Rating: It’s not you, it's me – B-
Wiggle Room – easily my favorite of all the shorts. The film focuses on a young woman who is seemingly invisible and powerless due to being poor, a minority, a woman, young, and disabled due to an accident. When she treks to an insurance company to follow up on a long-delayed payment for a wheelchair ramp her coverage is supposed to provide – she proves just how strong she is in a way that will have you cheering for her and thinking about this short many days after watching it.
Rating: You go, girl! – A+
A Concerto is A Conversation – I lied. This was easily my favorite of all the shorts.
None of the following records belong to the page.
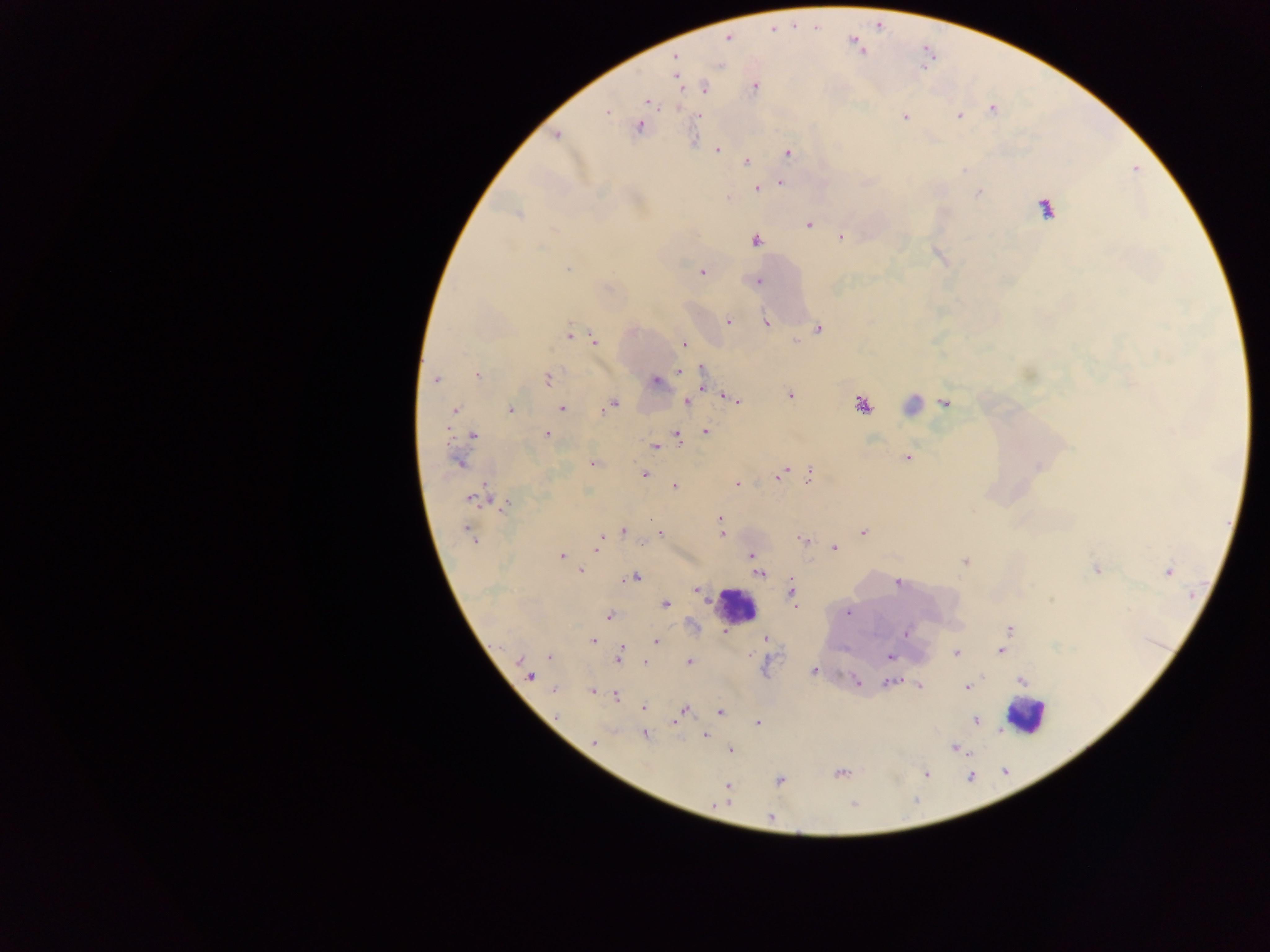

Thick blood film.

image_size: 1270×952 pixels
country: Ghana
field_of_view: single
leukocyte_locations: 'approximate centers as (x, y) in pixels: (735, 606), (1025, 714)'
malaria_parasite_locations: 'approximate centers as (x, y) in pixels: (727, 38), (675, 57), (755, 86), (704, 88), (648, 101), (993, 110), (606, 111), (958, 115), (700, 116), (905, 117), (639, 127), (556, 135), (717, 150), (789, 152), (746, 161), (781, 183), (757, 188), (979, 192), (728, 198), (1045, 208), (517, 214), (809, 224), (841, 237), (756, 241), (567, 269), (702, 273), (758, 281), (728, 321), (766, 323), (819, 327), (569, 335), (594, 339), (684, 344), (679, 371), (477, 374), (548, 377), (702, 378), (435, 379), (655, 381), (790, 396), (733, 399), (687, 401), (945, 403), (613, 405), (862, 405), (606, 407), (561, 409), (454, 411), (510, 411), (705, 432), (473, 435), (546, 435), (677, 437), (655, 446), (906, 458), (459, 461), (593, 464), (809, 473), (645, 474), (779, 476), (737, 484), (674, 486), (474, 499), (505, 504), (720, 518), (623, 531), (863, 532), (660, 533), (723, 534), (470, 536), (803, 540), (599, 542), (641, 544), (834, 548), (562, 556), (751, 556), (965, 562), (1096, 570), (581, 571), (1168, 571), (759, 574), (636, 577), (898, 583), (696, 590), (792, 591), (666, 604), (848, 613), (608, 616), (1010, 628), (725, 632), (906, 633), (765, 638), (1005, 639), (592, 641), (656, 641), (621, 650), (1001, 652), (956, 653), (549, 657), (890, 657), (518, 658), (618, 658), (689, 662), (645, 663), (813, 670), (529, 676), (856, 681), (1022, 681), (891, 683), (919, 685), (967, 687), (554, 690), (592, 691), (615, 696), (644, 707), (684, 709), (720, 712), (557, 716), (675, 720), (975, 720), (757, 723), (644, 734), (705, 736), (594, 742), (956, 748), (730, 750), (839, 773), (926, 774), (779, 781), (728, 786), (854, 804), (770, 817)'
capture: mobile-phone photograph through a microscope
This film is a conversation between a 91-year-old black man and his grandson – about growing up in two very different times and both realizing different kinds of success (the grandson’s due in large part to obstacles faced, hardships overcome, and choices made by his grandfather). It is devastating (though unsurprising) how much racism and how many obstacles the grandfather was faced with, and instead of being defeated, was inspired to find different paths to his success. Harkening back to the Rita Moreno film – imagine what he could have achieved if he didn’t have to deal with that.
Rating: This is just fantastic all around, and the interesting choice of using two cameras for close ups was brilliant - A+
You Wouldn’t Understand – I didn’t. I think it was about time travel and lasers and a pricing gun being used as an actual gun and interrupting a gentleman’s picnic.
Rating: SBH (Should Be High to watch this)
The Field Trip – depressingly accurate perspective of what corporate America looks like through the lens of kids spending half a day living it during a fifth grade field trip to Junior Achievement Biz Town.
Rating: I think we should amplify this through our channels and think outside the box – A
When We Were Bullies - husband and I had differing opinions on this documentary that revisited a bullying incident the filmmaker took part in 50 years prior at his Brooklyn, NY, elementary school. He tracks down and interviews classmates and even the teacher for their perspectives on the incident. I wanted more remorse from those involved and less focus on them and more about the kid who was bullied (the filmmaker said that was the original intent, but he changed his mind). Stylistically, this was great. But if you’re going to the trouble of tracking down the bullies - I need contrition and growth. If not, I don’t need to hear how this affected the kids doing the bullying – I know they are way less traumatized than a child being jumped and pummeled by a crowd.